## DATA EXTRACTS:
——
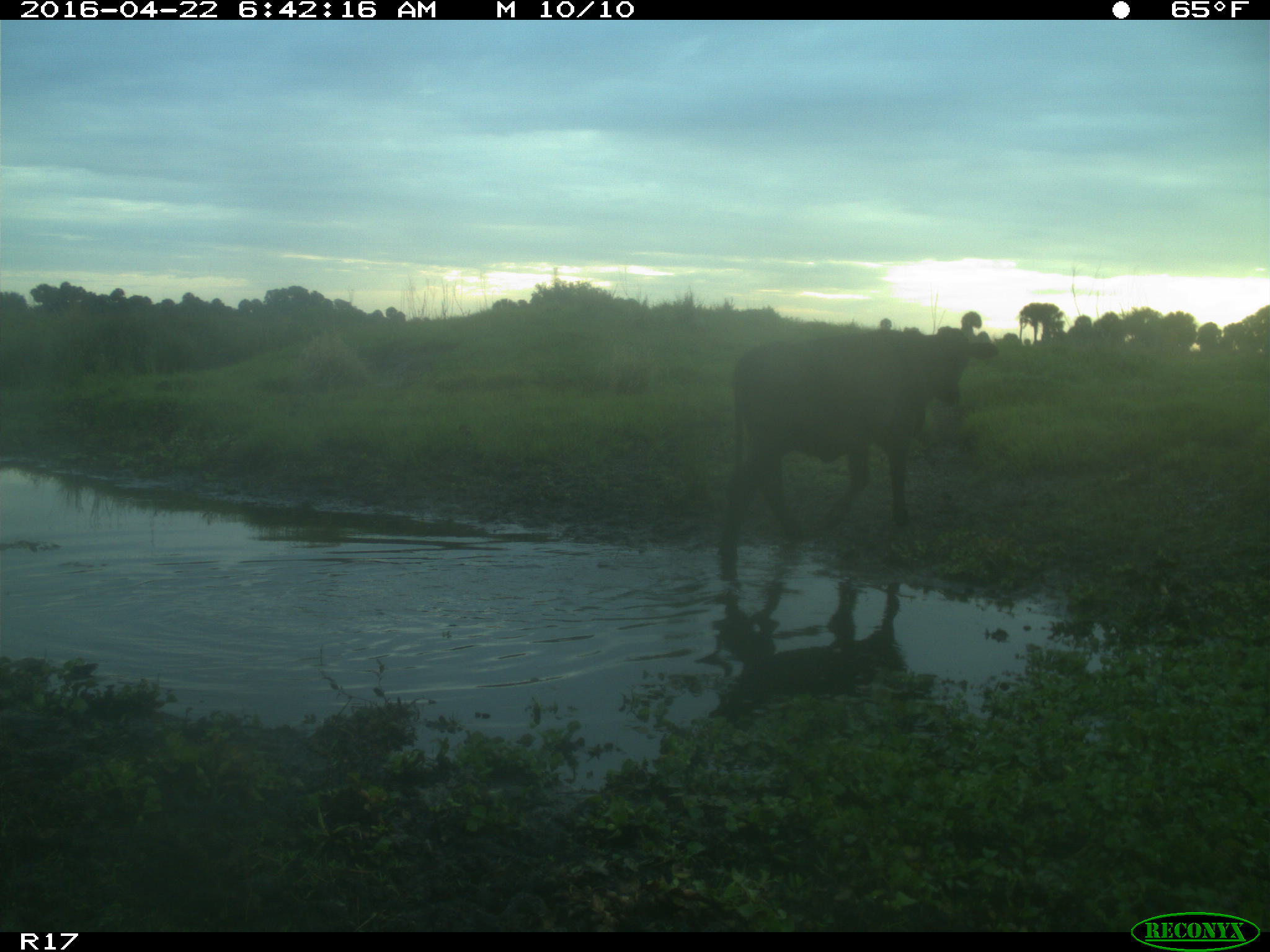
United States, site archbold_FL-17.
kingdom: Animalia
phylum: Chordata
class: Mammalia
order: Artiodactyla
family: Bovidae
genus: Bos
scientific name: Bos taurus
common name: domestic cow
Bos taurus (domestic cow).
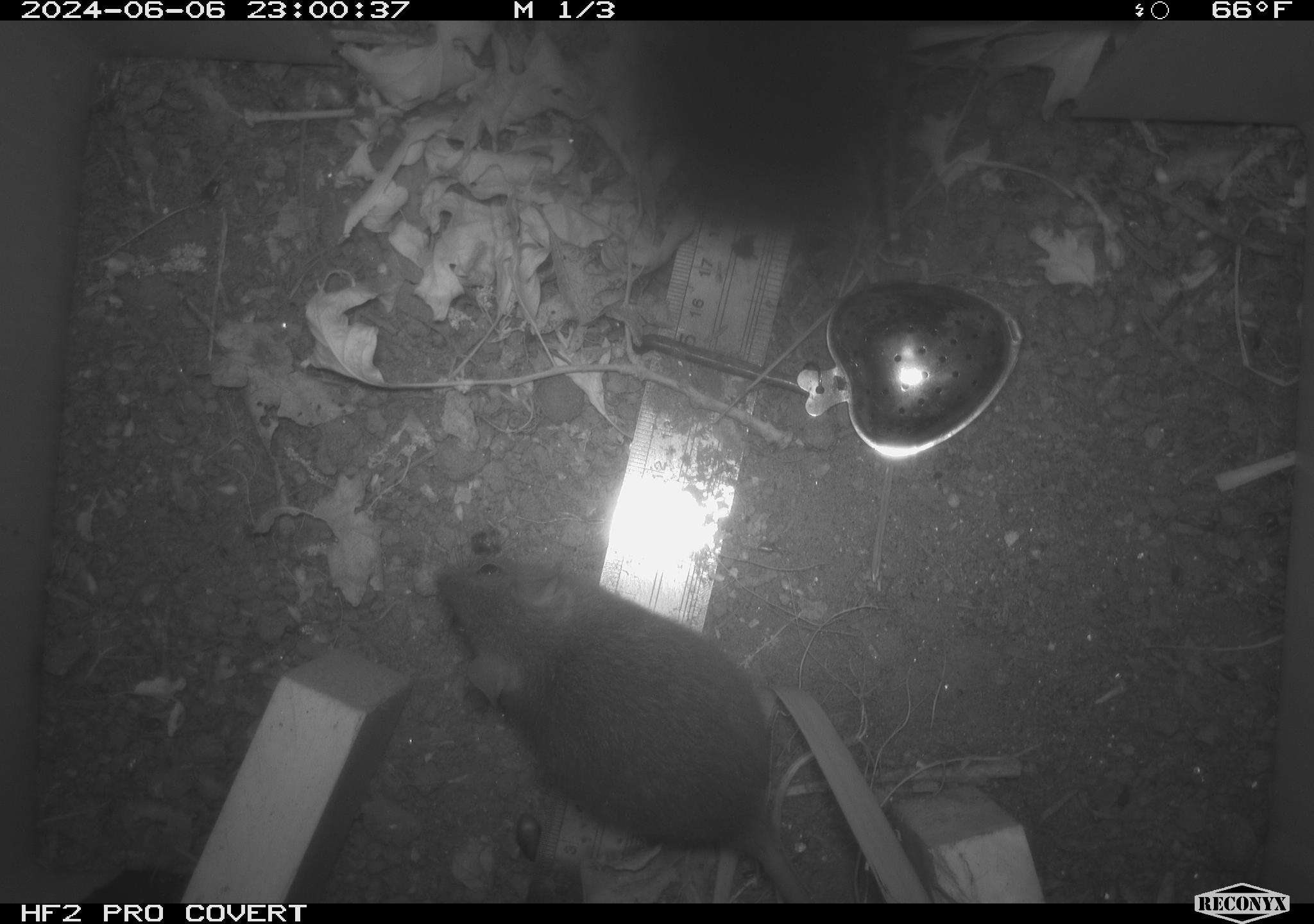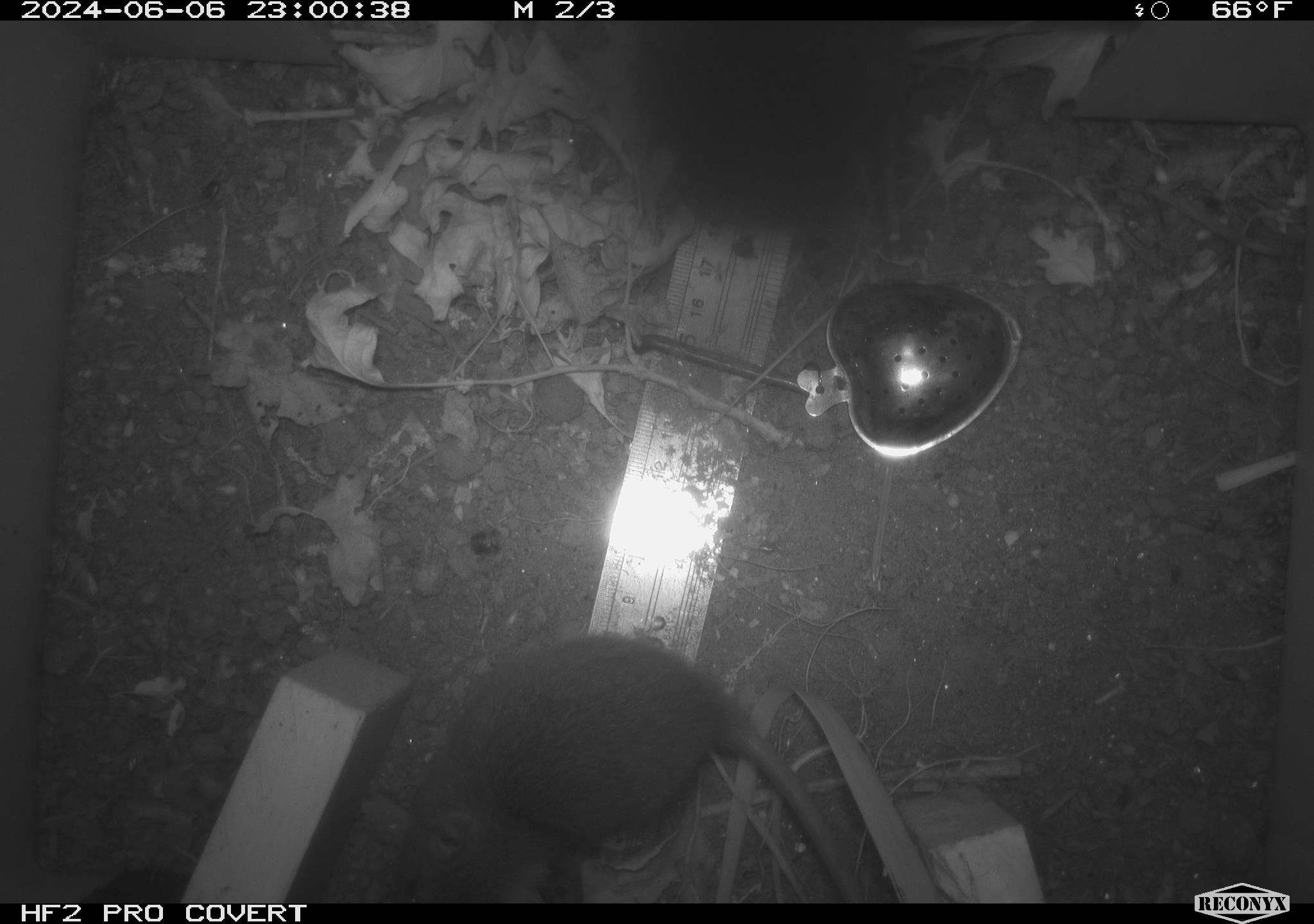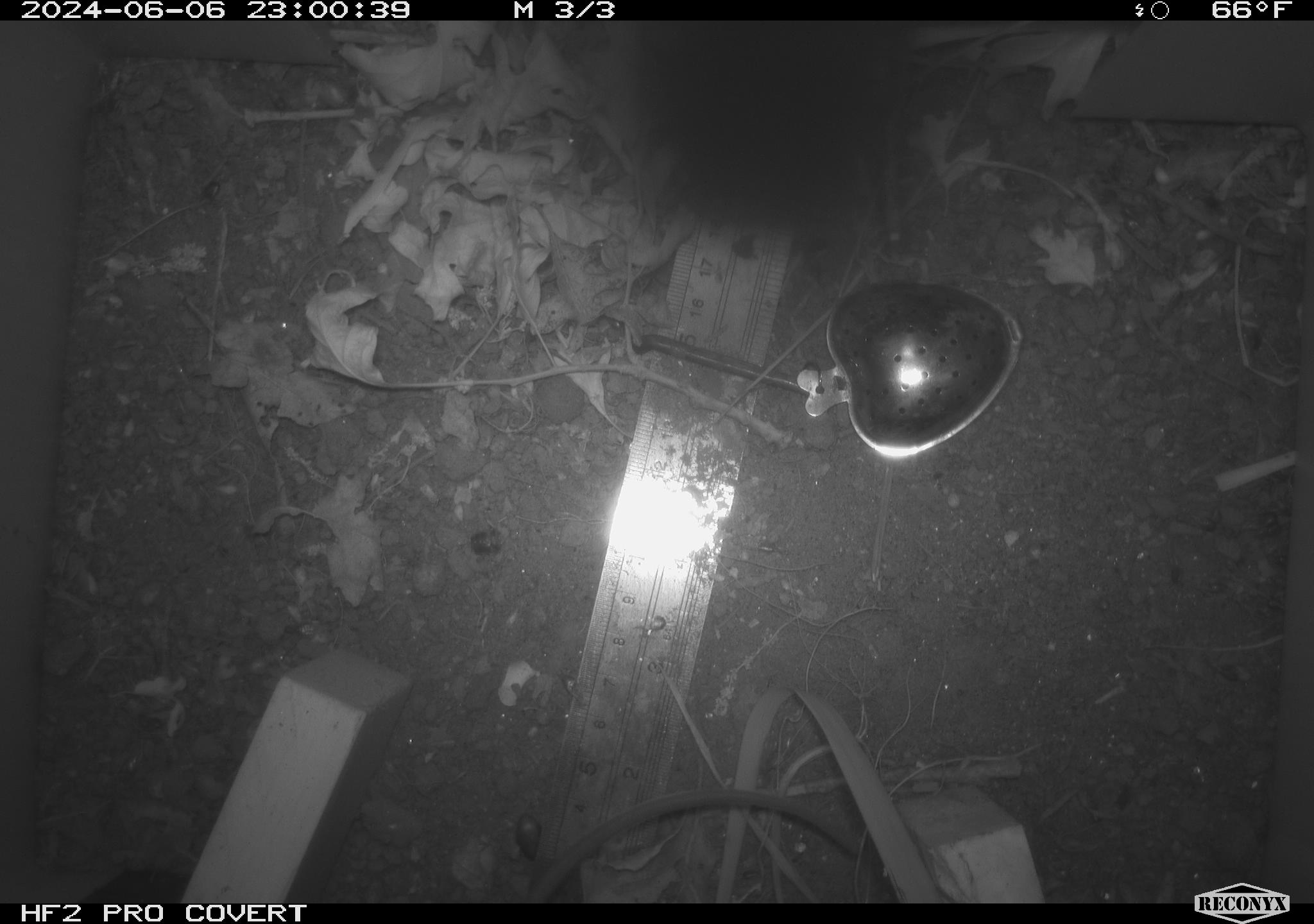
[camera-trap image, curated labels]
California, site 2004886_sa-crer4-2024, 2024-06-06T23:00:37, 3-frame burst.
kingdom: Animalia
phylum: Chordata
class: Mammalia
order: Rodentia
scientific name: Rodentia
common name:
——
## PROBLEM TO SOLVE:
Among the lines above, which contain the word "site"? Copy every one.

## RESPONSE TO THIS EXERCISE:
United States, site archbold_FL-17.
California, site 2004886_sa-crer4-2024, 2024-06-06T23:00:37, 3-frame burst.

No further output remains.